Use of Estimates—The preparation of condensed consolidated financial statements in conformity with accounting principles generally accepted in the United States of America (“U.S. GAAP”) requires management to make estimates and assumptions that affect the reported amounts of assets, liabilities, revenue, expense, and related disclosures. The Company bases estimates and assumptions on historical experience when available and on various factors that it believes to be reasonable under the circumstances. The Company evaluates its estimates and assumptions on an ongoing basis. Estimates and assumptions relied upon in preparing these condensed consolidated financial statements relate to, but are not limited to, revenue recognition, inventory, the present value of lease liabilities and the corresponding right-of-use assets, the fair value of warrants, stock compensation, accrued expenses and the recoverability of the Company’s net deferred tax assets and related valuation allowance. Actual results may differ from these estimates under different assumptions or conditions.

Net Loss per Share—Basic net loss per share is computed using the weighted average number of common shares outstanding during the period. Diluted net loss per share is computed using the sum of the weighted average number of common shares outstanding during the period and, if dilutive, the weighted average number of potential shares of common stock, including the assumed exercise of stock options and warrants.

The weighted average number of common shares included in the computation of diluted net loss gives effect to all potentially dilutive common equivalent shares, including outstanding stock options, and warrants. Common stock equivalent shares are excluded from the computation of diluted net loss per share if their effect is antidilutive. In periods in which the Company reports a net loss attributable to common stockholders, diluted net loss per share attributable to common stockholders is the same as basic net loss per share attributable to common stockholders since dilutive common shares are not assumed to have been issued if their effect is anti‑dilutive. The Company reported a net loss attributable to common stockholders for the three months ended March 31, 2020 and 2019.

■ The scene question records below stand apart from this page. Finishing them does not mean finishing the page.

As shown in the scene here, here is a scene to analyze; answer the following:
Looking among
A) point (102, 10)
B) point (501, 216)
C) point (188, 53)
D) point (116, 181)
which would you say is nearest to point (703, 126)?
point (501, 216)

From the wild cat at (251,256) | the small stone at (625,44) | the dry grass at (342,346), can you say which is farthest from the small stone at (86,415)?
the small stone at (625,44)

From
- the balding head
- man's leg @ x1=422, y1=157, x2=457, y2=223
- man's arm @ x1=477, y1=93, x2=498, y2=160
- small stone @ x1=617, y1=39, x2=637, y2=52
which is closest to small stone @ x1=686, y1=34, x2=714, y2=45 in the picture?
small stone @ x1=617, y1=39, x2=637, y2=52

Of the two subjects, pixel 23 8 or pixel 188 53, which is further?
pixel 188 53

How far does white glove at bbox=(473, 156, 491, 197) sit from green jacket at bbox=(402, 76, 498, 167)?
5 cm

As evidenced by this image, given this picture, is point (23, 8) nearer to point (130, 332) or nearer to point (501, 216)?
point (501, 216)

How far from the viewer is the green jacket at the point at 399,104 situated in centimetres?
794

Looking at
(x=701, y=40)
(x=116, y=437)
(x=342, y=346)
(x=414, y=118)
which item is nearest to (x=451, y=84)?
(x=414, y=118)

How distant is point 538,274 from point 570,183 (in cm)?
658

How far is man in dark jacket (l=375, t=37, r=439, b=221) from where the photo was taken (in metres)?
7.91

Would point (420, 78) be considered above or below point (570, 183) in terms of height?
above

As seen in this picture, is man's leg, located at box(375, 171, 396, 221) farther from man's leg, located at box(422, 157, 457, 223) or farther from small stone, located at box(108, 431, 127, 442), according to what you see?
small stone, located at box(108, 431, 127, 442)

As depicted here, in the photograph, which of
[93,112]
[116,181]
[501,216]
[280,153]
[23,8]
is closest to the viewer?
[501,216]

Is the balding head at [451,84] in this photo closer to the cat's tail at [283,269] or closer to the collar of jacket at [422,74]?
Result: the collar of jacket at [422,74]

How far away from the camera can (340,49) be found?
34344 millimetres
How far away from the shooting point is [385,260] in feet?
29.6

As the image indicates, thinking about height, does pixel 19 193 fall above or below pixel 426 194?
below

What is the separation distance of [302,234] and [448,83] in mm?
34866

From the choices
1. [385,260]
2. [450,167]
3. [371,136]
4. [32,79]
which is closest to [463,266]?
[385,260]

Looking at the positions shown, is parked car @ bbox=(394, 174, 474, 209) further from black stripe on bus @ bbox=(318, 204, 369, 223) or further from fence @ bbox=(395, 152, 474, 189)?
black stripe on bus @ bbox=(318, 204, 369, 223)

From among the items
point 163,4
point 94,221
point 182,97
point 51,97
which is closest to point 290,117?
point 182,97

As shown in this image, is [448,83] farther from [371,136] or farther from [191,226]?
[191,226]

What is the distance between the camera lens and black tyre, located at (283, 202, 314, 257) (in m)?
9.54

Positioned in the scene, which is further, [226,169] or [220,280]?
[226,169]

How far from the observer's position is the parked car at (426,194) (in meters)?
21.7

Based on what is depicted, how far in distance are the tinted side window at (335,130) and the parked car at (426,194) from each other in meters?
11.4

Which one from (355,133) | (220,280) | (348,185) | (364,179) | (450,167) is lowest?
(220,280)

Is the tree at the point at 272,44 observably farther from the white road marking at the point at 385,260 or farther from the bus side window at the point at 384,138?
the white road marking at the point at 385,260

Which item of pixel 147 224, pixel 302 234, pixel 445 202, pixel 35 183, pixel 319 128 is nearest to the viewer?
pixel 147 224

Unaudited Interim Financial Information—The condensed consolidated financial statements of the Company included herein have been prepared, without audit, pursuant to the rules and regulations of the Securities Exchange Commission (“SEC”). Certain information and footnote disclosures normally included in financial statements prepared in accordance with U.S. GAAP have been condensed or omitted from this report, as is permitted by such rules and regulations. The accompanying condensed consolidated financial statements reflect all adjustments consisting of normal, recurring adjustments, that are necessary for a fair presentation of the financial position, results of operations, statement of stockholders’ equity and cash flows for the interim periods presented. Interim results are not necessarily indicative of results for a full year. Accordingly, these condensed consolidated financial statements should be read in conjunction with the financial statements and notes thereto included in the Company’s Annual Report on Form 10-K for the fiscal year ended December 31, 2019 (the “Annual Report”).

The unaudited condensed consolidated financial statements include the accounts of Kala Pharmaceuticals, Inc. and its wholly owned subsidiary, Kala Pharmaceuticals Security Corporation. All intercompany transactions and balances have been eliminated in consolidation.